# US or Australia



## Samudrala (Dec 31, 2011)

Hello Mates,

I would like to know , whether US or Australia is good in terms of the IT industry Jobs , Cost of living and over all in terms of settling down.

I am from india and currently working in USA on H1B and even i holds a Permanent residency of Australia , recently i got a job offer for permanent position in Sydney , I am confused whether to go ahead with the job in USA or shift to Sydney. In terms of Pay at both the places I will be getting around same pay in terms of indian currency.

Request people out there in the forum to express their views and suggestions which can help me in taking the decision.

Thanks,
Samudra


----------



## Abudhakir (Dec 2, 2014)

Hi samudra, 

I am Abu frm India, I am having 6+ years of IT experience in India.

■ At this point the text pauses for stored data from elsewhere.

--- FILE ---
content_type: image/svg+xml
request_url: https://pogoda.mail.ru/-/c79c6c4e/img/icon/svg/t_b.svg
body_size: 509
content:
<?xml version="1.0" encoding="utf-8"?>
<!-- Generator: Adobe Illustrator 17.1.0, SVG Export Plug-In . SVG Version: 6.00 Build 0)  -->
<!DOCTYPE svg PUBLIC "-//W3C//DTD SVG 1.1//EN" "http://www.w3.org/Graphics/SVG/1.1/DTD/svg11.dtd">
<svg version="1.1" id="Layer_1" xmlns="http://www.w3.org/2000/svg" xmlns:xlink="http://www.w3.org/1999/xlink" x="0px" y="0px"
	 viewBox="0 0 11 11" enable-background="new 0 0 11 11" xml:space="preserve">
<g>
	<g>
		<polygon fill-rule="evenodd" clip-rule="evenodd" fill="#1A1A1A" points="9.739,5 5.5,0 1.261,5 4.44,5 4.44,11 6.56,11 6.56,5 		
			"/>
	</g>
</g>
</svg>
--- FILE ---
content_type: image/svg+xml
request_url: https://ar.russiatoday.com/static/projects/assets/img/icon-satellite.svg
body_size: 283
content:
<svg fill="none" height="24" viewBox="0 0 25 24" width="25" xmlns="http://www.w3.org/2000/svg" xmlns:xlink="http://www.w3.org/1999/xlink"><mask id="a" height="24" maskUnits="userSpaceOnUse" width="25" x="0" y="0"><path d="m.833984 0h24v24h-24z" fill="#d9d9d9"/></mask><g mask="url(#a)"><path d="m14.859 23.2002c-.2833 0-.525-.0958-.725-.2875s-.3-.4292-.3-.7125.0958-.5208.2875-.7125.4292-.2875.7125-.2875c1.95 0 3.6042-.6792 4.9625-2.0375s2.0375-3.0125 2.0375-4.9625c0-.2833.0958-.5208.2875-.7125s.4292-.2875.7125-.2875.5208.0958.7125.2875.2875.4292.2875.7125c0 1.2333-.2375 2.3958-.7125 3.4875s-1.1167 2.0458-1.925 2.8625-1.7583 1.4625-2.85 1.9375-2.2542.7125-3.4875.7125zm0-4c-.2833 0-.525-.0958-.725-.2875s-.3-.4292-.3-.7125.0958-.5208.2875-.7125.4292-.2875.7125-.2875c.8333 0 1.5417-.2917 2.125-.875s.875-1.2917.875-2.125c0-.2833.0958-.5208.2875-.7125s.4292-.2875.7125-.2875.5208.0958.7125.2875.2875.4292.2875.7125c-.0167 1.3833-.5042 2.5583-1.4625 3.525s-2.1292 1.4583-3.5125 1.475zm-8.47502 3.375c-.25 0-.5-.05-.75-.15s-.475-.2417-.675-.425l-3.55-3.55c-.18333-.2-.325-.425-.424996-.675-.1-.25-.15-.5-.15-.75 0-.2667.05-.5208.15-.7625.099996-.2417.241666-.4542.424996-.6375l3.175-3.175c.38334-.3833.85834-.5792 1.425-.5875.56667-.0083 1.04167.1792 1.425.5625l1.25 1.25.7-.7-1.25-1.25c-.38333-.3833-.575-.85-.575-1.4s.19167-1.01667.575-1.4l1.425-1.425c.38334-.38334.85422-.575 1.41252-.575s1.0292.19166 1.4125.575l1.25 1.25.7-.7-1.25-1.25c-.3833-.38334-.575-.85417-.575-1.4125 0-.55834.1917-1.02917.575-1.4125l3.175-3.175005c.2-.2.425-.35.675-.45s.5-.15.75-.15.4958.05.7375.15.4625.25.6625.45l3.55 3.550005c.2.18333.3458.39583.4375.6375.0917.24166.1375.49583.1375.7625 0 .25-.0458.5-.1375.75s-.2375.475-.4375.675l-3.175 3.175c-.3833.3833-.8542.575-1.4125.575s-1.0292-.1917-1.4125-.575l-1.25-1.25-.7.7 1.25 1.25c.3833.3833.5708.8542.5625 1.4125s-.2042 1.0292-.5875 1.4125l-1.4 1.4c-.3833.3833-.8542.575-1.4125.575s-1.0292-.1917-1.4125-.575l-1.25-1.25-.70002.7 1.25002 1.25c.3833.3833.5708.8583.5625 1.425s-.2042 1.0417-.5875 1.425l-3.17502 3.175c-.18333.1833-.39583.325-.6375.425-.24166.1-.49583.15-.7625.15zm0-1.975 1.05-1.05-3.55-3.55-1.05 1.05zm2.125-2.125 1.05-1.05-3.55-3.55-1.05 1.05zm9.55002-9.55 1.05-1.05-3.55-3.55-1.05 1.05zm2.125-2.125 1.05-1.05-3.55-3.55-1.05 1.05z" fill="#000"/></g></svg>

I wolud like to apply for Australian PR and want to move australia to settle down. Coukd you please help me to search jobs and what are all the proceduees to apply PR. 

Thanks


----------



## Simply (Aug 21, 2014)

With IT it depends on your field and location.

You really have to consider the area in USA with cost of living in that area VS your salary. If you were in Silicon Valley, San Jose, CA cost of rent alone is about 2,000$ for a 1 bedroom apartment. If you are in the middle of nowhere rent could be as low as $500/mo. Where exactly do you want to work in the USA. 

Sydney is comparable to Canberra ( I am here now) and the cost of living is similar to the Bay Area, Cali. Here I can make around $60k, in Cali $45k. The cost of living is higher in Australia but community is better. I'd go with Australia in my case.


----------